Tokio/Hyper Futures Question

Hey! I'm trying to make a log parser that performs async HTTP requests when it gets a LogResult struct. I'm very new to Rust. I've tried a bunch of things. This is where I'm currently at: https://gist.github.com/brigand/f862c01374059e809741251d28760f22

I had everything working until I tried to add the http request. I could do rx.for_each and log the LogResult structs. Now I'm running into issues with the write_record function and the future it needs to return.

From what I've read, I'm supposed to return a Box of the future from write_record, but I can't figure out how to pass it to core.run.

Any help would be appreciated!

I think rx.for_each() is the way to go - this will be the future that you pass to Core, i.e. core.run(rx.for_each(...)). This future resolves when the stream is done (i.e. rx has no more log records to yield).

Inside for_each, you call your write_record function. This function should yield a Future<Item=(), Error=WriteRecordError>. The Core will run this returned future to completion before the next item in the stream is consumed. So, you don't need to pass that future to Core::run(), you should Core::run() the "root" future, which will be your rx.for_each(), as mentioned above.

Thanks for the response. The issue with for_each is that it runs with no concurrency in this case (or at least how I tried to use it). This compiles and runs, but it's receive log, send http request, wait for response, receive log, etc.

    let handle = core.handle();
    let f2 = rx.map_err(|e| WriteRecordError::Silent).and_then(move |res| {
        match res {
            Ok(log) => {
                write_record(handle.clone(), log)
            }
            Err(_) => Box::new(::futures::future::err::<(), WriteRecordError>(WriteRecordError::Silent)),
        }
    }).for_each(|_| {
        Ok(())
    });

    core.run(f2);

(Got this functional after posting my question).
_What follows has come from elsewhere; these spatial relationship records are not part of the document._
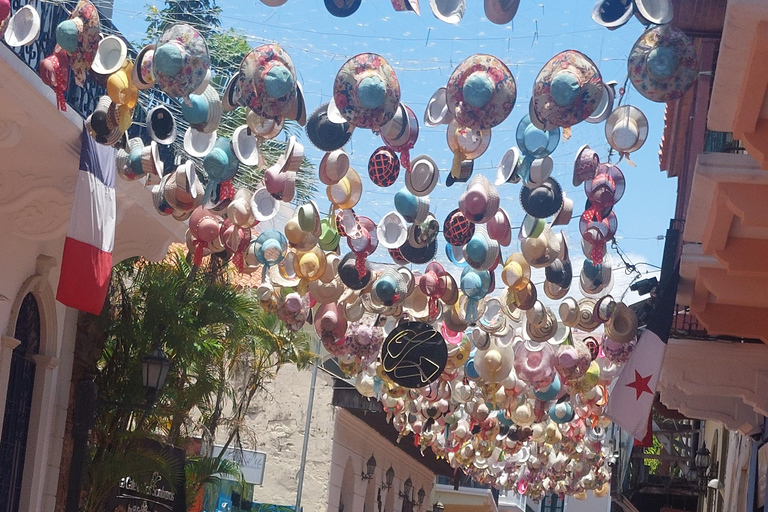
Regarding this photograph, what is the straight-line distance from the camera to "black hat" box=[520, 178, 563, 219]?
24.7 feet

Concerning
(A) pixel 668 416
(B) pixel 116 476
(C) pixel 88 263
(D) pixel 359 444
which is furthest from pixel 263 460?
(C) pixel 88 263

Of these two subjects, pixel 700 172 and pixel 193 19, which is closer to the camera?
pixel 700 172

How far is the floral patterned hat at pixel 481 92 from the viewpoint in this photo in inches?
254

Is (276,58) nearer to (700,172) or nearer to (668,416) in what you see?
(700,172)

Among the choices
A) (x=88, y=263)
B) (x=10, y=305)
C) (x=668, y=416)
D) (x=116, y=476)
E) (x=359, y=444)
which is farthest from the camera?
(x=359, y=444)

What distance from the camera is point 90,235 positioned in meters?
7.72

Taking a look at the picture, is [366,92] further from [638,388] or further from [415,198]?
[638,388]

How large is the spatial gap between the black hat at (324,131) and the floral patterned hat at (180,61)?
2.58ft

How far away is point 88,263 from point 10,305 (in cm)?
182

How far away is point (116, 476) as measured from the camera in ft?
35.0

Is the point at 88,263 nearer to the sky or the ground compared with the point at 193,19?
nearer to the ground

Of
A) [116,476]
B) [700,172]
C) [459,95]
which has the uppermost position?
[459,95]

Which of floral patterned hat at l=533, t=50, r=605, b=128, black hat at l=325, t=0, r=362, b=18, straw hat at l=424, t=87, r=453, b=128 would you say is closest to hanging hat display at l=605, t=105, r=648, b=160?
floral patterned hat at l=533, t=50, r=605, b=128

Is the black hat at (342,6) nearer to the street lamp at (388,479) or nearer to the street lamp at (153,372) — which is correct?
the street lamp at (153,372)
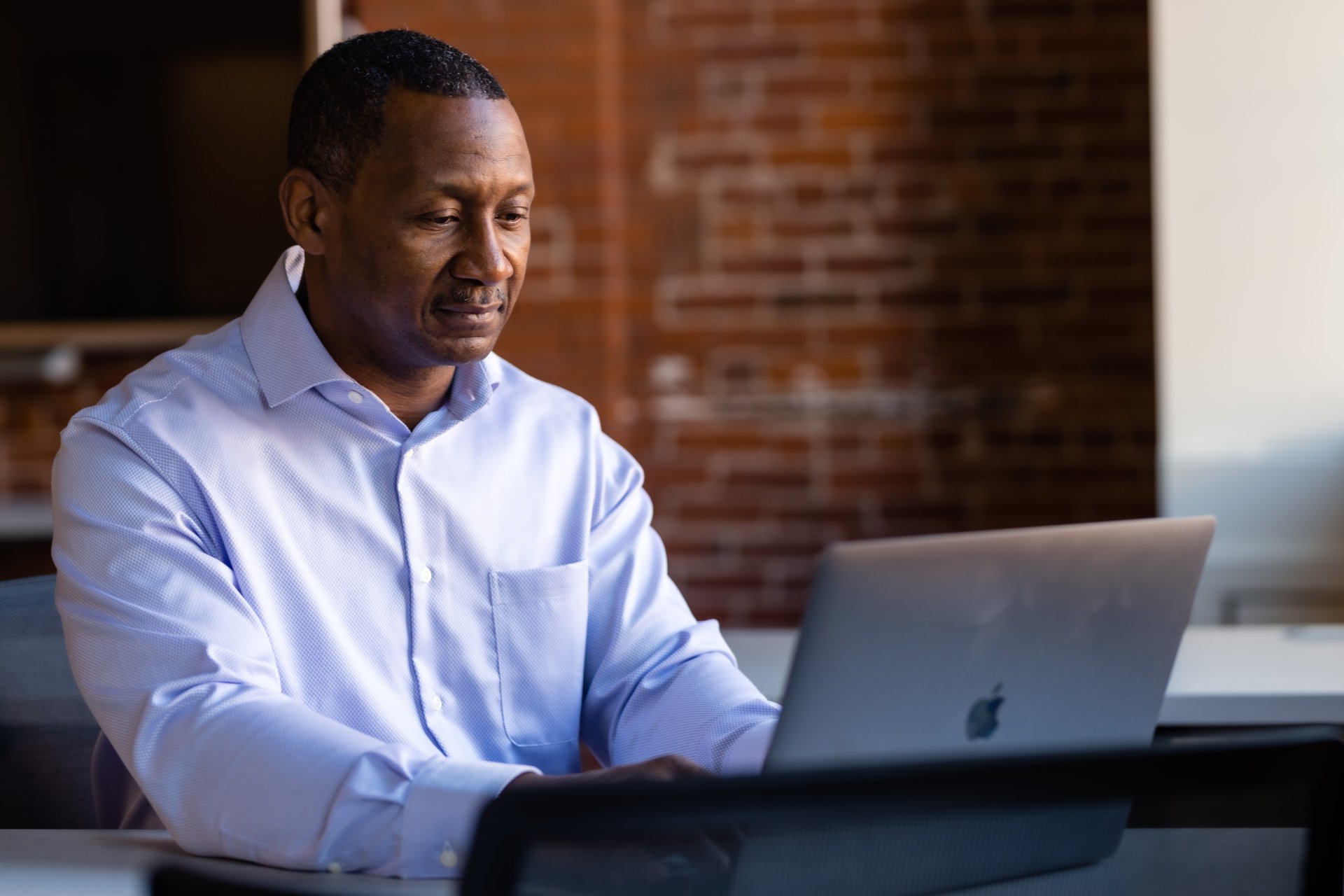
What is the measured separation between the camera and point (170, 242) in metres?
3.37

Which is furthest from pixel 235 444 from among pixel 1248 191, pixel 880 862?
pixel 1248 191

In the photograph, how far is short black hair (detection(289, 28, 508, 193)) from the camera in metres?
1.34

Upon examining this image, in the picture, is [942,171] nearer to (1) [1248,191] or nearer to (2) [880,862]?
(1) [1248,191]

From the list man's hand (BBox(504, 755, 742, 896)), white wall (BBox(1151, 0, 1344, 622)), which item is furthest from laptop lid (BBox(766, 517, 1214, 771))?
white wall (BBox(1151, 0, 1344, 622))

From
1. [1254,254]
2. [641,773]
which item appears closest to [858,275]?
[1254,254]

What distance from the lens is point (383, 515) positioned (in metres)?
1.35

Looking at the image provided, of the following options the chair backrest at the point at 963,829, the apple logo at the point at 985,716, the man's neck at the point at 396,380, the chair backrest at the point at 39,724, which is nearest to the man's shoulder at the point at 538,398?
the man's neck at the point at 396,380

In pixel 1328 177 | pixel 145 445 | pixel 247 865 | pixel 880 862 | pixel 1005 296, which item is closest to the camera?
pixel 880 862

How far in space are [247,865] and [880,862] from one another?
581mm

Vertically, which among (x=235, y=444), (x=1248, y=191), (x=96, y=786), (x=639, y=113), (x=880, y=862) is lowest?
(x=96, y=786)

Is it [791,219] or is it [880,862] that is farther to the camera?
[791,219]

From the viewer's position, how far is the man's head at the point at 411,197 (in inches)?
52.1

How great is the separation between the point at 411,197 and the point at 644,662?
1.69ft

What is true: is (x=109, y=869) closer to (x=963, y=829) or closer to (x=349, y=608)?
(x=349, y=608)
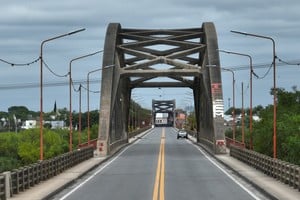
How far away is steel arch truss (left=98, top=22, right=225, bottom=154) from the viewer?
2682 inches

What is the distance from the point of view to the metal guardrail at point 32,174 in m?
23.9

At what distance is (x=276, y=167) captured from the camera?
32188 mm

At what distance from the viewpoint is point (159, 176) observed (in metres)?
37.1

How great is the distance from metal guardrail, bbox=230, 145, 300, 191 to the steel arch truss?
742 inches

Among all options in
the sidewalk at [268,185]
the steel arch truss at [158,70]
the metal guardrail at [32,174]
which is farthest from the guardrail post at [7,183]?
the steel arch truss at [158,70]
Ah, if you want them to run concurrently then you need to build up the hyper chain and then Handle::spawn it; for_each should then just return Ok(()) so that next Item from the stream is pulled as soon as it’s available.

Should also mention that if you're going with the concurrency approach, you'll want to make sure the reactor doesn't stop until all the background futures have completed. One approach would be for the Core to run a joined future, consisting of the rx.for_each() and a futures::unsync::oneshot::Receiver. If your code knows which log record is the last one, it can send() a message on that oneshot channel once its hyper request completes - that will complete the joined future, and the reactor will exit.

Alternatively, you can track the # of in-flight hyper requests out there, and do another iteration of Core::run (after the main one completes) against a future that resolves when this count is 0 (this would be a custom Future impl that you'd write).

I started researching the event loop ending early right before you posted that. This is very helpful, thanks!